Some ink particles have shown the ability to go beyond the skin, into the bloodstream and into the lymph nodes or lymphatic system, which is where the body carries out disease-causing organisms.
Outside the US, more studies are being conducted. One out of the University of Bradford in the UK found that the tattoo process removes the body's main connective tissue and the ink particles leave the surface of the skin and travel elsewhere. Another study out of the UK is led by Jorgen Serup, a professor of dermatology at Copenhagen's Bispebjerg University Hospital. He claims that he found evidence that the nanoparticles present in inks can reach major organs of the body and cause cancer. According to the International Business Times, the study says that as many as 13 out of 21 commonly used European inks have cancer causing chemicals in them. The article goes on to state that the Tattoo Ink Manufacturers of Europe "believe that about 5 percent of European tattooists use toxic ink, and wants the EU to compel ink makers to conduct risk assessments on their products and make the results public."
Think that henna tattoos might be your best shot?
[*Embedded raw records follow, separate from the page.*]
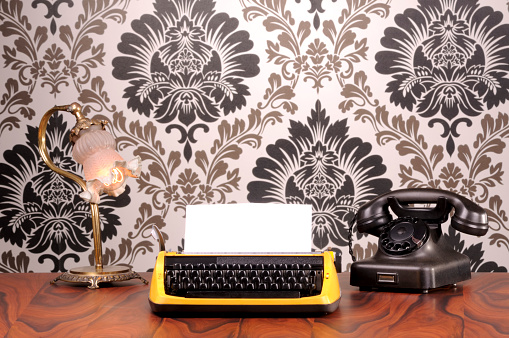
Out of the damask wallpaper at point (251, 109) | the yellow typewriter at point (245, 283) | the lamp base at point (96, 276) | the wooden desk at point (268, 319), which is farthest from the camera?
the damask wallpaper at point (251, 109)

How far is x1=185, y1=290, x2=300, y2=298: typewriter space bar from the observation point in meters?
1.19

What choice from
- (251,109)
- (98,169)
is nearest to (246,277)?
(98,169)

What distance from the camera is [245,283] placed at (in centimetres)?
122

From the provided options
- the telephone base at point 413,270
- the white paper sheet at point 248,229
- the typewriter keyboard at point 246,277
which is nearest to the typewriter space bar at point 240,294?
the typewriter keyboard at point 246,277

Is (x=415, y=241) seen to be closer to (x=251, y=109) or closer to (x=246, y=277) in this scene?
(x=246, y=277)

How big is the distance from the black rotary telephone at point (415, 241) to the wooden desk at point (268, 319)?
32mm

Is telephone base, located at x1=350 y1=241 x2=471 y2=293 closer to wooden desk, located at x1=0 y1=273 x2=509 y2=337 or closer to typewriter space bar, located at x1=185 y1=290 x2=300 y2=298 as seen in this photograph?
wooden desk, located at x1=0 y1=273 x2=509 y2=337

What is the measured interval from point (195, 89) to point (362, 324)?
1.46 meters

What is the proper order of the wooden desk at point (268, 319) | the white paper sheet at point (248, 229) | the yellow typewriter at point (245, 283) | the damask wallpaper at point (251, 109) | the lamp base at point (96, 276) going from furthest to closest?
the damask wallpaper at point (251, 109), the lamp base at point (96, 276), the white paper sheet at point (248, 229), the yellow typewriter at point (245, 283), the wooden desk at point (268, 319)

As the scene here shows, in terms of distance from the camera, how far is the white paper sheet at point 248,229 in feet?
4.30

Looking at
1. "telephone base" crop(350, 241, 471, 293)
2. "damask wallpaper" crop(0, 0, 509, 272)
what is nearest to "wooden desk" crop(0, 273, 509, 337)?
"telephone base" crop(350, 241, 471, 293)

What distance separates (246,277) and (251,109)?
4.06 ft

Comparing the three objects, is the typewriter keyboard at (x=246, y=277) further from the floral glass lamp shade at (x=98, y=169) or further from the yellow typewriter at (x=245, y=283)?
the floral glass lamp shade at (x=98, y=169)

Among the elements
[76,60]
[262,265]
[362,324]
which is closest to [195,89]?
[76,60]
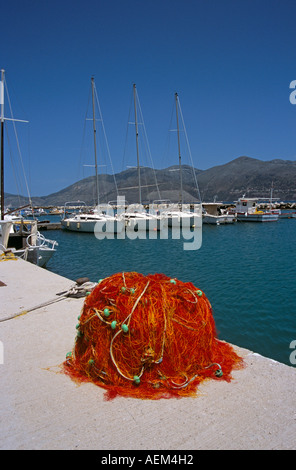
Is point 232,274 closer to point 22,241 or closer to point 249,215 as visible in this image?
point 22,241

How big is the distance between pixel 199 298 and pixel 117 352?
1322 mm

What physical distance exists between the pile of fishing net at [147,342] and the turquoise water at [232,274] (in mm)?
4095

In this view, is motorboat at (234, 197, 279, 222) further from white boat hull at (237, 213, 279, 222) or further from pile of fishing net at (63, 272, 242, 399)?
pile of fishing net at (63, 272, 242, 399)

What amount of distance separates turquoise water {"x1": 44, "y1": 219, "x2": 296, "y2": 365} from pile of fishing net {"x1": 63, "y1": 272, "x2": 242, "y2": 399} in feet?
13.4

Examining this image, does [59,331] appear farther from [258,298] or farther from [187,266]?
[187,266]

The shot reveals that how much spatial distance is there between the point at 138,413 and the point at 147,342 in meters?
0.80

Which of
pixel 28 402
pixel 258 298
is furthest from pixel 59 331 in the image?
pixel 258 298

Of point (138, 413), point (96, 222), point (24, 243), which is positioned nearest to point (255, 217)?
point (96, 222)

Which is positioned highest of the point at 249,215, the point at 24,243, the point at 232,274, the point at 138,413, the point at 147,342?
the point at 249,215

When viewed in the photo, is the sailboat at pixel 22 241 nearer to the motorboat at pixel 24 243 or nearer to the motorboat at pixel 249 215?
the motorboat at pixel 24 243

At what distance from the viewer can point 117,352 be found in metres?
4.08

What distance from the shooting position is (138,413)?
3.48 m

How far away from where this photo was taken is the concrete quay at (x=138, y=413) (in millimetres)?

Think again! The Telegraph looked at a study in the United Arab Emirates, published in the "Leukemia and Lymphoma Journal." Women there who use henna to stain their nails, hands, feet, etc., face a higher incidence of leukemia. They said it is not the henna itself that is the problem but rather the compounds used as a solvent for the henna powder. That solvent contains benzene, which is known to cause cancer. According to the Telegraph, benzene is banned in many countries but still used.
I checked many tattoo website across the country to see if, perhaps, a newer, "cleaner" dye has been introduced since these studies were published, but I found no mention of anything. A few sites mentioned that there are always risks since it is a dye/pigment is permanently being added to the layers of your skin. Bottom line: There is no hard evidence that there is a 100 percent connection to leukemia but there is much cause for concern about what chemicals are in the ink, the long-term effects of the ink, and how the ink enters the body. Ask questions. Know before you ink. Perhaps, if you have a history of cancer in your family and you are at higher risk, talk to your doctor as well.